张扬扶着步履蹒跚的奶奶,一步步走回家,他们住在离学校只有一公里的一个老旧小区的一楼,十分钟的路程两个人花了三十分钟才到家。
一路上张扬都耐心地搀扶着奶奶,没有一丝一毫地不耐烦。
张扬将奶奶送回家后,就从家里出来,一推门看到朱丹绪在门口,他关上门,站在家门口对朱丹绪说:“你怎么来了?”
朱丹绪说:“我来家访!不请我进去?”
张扬低声说道“我们家没有人,也不需要家访,你回去吧。”
朱丹绪抬头望着他说:“我就想找你谈谈。”
张扬有些不耐烦地说:“有什么好谈的?我迟到的事?我不能保证以后不迟到。以前的老师都不管我,你干嘛管我?”
两个人站在门口的对话被屋里的老人听见了。
老人打开门一看是自己的孙子正在和人谈话,问到:“西西,这是谁呀?怎么不进来说话。”
张扬说:“没事,奶奶,是……”
还没等张扬说话,奶奶抢先说道:“我想起来了,是西西的新班主任吧?有次放学我让西西指给我看过。老师来了赶快进来吧,西西赶快给老师去倒杯水。”
说着张扬的奶奶就把朱丹绪迎到了家里。
张扬不情愿地跟着朱丹绪也进了屋,朱丹绪进门一看,发现家里很干净,大沙发,电视墙上的大英寸彩电,立式空调,组合沙发,唯独阳台上码放整齐的矿泉水瓶和废旧纸箱和整个家里的布置不搭。

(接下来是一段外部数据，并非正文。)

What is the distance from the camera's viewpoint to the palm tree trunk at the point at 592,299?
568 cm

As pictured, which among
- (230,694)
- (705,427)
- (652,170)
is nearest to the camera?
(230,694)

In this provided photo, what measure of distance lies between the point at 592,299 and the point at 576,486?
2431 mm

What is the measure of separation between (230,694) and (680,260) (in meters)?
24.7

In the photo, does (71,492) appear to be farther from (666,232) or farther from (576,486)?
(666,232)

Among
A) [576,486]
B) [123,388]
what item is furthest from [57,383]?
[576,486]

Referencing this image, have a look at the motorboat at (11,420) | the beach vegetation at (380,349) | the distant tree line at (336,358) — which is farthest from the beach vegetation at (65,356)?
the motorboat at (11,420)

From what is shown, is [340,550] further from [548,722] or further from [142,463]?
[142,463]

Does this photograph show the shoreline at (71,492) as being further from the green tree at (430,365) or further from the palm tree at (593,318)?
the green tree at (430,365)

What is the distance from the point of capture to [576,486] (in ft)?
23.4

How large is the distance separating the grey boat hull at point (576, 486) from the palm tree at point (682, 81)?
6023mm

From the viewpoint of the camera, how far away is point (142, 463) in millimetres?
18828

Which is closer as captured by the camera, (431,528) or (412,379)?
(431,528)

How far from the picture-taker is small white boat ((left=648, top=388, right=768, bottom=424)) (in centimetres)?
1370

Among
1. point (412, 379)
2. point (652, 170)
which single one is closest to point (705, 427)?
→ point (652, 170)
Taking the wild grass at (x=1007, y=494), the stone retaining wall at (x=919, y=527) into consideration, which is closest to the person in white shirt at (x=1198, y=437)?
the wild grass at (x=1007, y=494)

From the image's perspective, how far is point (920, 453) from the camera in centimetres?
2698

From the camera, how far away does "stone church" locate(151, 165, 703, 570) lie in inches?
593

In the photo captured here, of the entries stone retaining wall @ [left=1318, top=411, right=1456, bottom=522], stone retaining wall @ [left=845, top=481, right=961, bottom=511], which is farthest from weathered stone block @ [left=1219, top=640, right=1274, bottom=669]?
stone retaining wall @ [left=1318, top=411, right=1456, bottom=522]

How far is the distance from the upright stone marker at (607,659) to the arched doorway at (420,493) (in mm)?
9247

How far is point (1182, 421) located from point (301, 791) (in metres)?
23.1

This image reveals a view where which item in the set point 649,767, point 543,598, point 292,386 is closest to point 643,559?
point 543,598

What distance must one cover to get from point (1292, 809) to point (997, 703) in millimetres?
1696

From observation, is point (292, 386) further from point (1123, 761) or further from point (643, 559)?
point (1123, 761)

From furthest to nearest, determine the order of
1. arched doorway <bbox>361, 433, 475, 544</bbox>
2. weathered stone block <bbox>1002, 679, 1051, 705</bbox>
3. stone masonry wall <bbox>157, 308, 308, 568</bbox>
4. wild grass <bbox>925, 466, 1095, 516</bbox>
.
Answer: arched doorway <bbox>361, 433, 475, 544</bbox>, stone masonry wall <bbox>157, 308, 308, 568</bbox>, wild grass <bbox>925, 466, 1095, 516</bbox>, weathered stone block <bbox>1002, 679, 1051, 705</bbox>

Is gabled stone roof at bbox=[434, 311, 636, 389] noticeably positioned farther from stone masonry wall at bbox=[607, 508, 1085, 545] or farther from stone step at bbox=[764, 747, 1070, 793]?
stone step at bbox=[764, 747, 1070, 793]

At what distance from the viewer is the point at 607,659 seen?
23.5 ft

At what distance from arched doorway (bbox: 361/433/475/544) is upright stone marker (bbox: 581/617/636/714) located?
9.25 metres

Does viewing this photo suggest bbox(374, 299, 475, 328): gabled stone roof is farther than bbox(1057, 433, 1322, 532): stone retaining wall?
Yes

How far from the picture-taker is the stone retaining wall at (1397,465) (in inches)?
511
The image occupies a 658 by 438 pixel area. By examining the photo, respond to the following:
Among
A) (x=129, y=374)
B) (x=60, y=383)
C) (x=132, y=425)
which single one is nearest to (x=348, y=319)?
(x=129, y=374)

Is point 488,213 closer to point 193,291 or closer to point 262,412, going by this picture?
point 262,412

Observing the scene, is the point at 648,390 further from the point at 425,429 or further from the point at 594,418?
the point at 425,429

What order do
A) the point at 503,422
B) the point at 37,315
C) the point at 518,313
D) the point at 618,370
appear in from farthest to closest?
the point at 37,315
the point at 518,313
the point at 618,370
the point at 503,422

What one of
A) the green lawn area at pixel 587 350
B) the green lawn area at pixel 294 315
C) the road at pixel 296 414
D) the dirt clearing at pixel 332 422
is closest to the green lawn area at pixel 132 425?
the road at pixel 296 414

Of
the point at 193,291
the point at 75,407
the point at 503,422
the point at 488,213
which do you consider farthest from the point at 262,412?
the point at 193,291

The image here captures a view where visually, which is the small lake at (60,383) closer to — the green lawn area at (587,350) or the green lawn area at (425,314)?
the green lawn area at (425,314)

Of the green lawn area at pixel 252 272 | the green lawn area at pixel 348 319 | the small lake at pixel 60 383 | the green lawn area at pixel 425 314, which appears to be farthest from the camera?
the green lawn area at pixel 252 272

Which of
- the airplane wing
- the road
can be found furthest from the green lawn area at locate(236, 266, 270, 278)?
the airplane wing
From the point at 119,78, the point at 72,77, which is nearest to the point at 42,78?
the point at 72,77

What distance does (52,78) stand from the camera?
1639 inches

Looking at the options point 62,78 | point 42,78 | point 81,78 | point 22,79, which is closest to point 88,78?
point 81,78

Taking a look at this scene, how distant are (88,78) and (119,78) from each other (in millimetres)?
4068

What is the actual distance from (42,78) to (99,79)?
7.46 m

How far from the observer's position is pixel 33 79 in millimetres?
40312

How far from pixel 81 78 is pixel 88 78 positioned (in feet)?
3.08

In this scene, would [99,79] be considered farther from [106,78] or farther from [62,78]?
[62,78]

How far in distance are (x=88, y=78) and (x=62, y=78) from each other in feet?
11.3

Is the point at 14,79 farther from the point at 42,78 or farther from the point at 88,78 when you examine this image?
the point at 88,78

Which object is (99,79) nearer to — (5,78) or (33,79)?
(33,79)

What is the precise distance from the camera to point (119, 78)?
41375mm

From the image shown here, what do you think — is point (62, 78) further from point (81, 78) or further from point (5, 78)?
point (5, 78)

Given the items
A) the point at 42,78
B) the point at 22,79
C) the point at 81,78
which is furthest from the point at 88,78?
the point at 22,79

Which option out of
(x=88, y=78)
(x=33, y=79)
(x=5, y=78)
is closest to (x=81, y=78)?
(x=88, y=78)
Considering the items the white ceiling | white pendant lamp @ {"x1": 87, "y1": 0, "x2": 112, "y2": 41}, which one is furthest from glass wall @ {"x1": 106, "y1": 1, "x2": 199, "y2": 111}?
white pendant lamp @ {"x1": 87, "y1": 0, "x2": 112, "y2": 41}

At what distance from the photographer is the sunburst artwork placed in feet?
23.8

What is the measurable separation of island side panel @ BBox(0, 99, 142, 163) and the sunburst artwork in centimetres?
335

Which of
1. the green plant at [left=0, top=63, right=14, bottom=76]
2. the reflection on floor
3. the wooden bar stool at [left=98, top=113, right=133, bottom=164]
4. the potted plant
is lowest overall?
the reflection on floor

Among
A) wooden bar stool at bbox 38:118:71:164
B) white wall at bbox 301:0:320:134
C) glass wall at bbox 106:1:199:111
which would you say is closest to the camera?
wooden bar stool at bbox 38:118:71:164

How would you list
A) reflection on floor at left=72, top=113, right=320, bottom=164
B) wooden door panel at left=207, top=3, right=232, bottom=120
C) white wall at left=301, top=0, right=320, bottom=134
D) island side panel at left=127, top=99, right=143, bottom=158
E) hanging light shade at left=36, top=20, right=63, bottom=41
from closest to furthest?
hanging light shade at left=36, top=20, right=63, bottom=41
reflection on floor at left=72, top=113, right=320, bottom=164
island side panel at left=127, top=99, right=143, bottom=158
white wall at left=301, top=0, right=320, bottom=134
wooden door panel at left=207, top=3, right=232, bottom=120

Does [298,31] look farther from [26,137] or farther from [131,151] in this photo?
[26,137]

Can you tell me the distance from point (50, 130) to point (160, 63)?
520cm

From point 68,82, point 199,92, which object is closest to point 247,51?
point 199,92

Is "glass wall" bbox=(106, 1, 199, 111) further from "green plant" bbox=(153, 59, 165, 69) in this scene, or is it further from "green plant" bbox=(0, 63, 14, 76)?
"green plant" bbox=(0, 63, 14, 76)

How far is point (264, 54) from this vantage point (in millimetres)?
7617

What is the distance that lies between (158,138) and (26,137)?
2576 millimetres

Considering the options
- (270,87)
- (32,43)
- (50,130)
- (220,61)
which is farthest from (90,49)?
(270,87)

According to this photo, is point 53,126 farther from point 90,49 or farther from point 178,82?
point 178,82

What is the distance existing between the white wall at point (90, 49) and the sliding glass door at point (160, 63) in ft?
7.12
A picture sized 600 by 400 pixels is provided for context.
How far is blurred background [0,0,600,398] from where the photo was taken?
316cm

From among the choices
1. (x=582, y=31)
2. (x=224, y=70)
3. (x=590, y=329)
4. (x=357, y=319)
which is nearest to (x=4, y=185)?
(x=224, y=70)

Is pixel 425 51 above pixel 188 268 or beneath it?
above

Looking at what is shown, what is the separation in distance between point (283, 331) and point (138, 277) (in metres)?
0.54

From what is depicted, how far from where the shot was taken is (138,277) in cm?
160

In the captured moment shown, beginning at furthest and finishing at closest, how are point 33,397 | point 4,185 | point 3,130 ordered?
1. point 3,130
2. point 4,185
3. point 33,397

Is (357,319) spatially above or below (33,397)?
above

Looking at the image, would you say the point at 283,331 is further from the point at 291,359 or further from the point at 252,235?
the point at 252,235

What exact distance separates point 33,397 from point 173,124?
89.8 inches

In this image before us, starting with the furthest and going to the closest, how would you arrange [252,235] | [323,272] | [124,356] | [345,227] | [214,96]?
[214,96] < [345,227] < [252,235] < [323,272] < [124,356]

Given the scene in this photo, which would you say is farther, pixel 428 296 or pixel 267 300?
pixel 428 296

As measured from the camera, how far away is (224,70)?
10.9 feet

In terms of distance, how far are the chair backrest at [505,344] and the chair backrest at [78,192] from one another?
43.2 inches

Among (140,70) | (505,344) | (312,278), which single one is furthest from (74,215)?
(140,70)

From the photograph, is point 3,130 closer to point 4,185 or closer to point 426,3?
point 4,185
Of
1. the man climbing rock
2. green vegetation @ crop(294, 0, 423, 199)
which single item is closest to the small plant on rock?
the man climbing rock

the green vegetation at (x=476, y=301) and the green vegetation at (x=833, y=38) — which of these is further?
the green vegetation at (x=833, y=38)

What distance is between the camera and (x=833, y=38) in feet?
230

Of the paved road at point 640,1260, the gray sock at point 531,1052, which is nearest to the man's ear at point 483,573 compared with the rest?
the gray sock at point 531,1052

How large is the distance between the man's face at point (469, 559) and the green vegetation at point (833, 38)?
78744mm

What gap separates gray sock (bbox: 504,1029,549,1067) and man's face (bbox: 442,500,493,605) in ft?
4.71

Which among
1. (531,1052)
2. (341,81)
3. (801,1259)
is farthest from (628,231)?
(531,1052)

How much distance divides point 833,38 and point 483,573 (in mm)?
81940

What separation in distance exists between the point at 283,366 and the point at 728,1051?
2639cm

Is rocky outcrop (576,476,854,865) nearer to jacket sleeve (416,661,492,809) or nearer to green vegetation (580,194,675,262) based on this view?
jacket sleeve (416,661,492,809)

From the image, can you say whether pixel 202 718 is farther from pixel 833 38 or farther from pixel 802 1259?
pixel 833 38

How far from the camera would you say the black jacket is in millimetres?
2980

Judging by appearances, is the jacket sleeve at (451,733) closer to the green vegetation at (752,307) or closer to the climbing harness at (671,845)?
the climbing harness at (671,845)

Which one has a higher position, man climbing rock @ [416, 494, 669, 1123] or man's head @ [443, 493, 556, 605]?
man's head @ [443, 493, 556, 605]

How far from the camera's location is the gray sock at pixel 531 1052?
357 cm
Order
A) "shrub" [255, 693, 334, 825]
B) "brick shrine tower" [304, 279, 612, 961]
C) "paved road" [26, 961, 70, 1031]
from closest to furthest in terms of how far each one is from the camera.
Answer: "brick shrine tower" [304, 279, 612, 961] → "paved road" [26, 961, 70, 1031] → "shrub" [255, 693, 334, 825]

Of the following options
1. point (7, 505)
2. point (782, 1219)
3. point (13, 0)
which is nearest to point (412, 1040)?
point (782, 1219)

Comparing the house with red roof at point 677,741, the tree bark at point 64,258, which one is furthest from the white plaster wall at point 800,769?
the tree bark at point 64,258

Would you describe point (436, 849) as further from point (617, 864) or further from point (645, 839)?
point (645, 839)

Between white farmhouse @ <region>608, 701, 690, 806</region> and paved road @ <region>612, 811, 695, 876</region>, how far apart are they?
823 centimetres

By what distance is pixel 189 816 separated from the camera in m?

张扬的奶奶请朱丹绪坐在沙发上,自己坐在旁边的椅子上。
张扬端过一杯水,放在桌子上,站在奶奶身边一句话不说,奶奶开口问:“老师是不是西西闯祸了?”
“没有,没有”朱丹绪赶忙说道,“张扬没什么事,我是刚好路过,看到他了和他说了几句话。”
“他每天早晨都是在家做好饭等我吃完才去学校,每次我都说他这样会迟到的。他和我说老师允许他晚到。他还说落下的知识老师可以给他补习。”张扬的奶奶充满感激地说。
朱丹绪这才知道他每天迟到的原因,张扬的奶奶接着说:“西西十二岁的时候和他爸妈出门遇到事故,他爸妈都没能活下来,他也是在家养了两年又回的学校,从那以后成绩就跟不上,休学手续也是去年才停,老师就麻烦你多照看照看他,他很聪明又懂事,就是这学习落下了,以前他学习可棒了,每年都是班里的三好学生,幸亏学校老师照顾我们家的情况,能让孩子继续在这儿读书,要不然他要再去离家远的地方读书,我也放心不下,可又没办法接他放学。”
朱丹绪和奶奶简单聊了几句,辰皓打来电话,她这才想起没和辰皓说,临走的时候张扬被奶奶要求出来送送老师,张扬和她出来以后,第一次很有耐心地喊了一声老师,并对朱丹绪说:“谢谢!”
朱丹绪说道:“不用谢我,你有事情应该和我说的,以后你可以晚到半节课或者一节课,我会去和学校说明情况,但前提是你上语文课之前的课间要在教室里看书,不许出去活动。”
张扬听了一句话也没说,转身走了。
朱丹绪突然想帮帮这个孩子,显然这个孩子总是把别人的关心当成是怜悯和施舍,自己也想不出好的办法,只能一步一步来。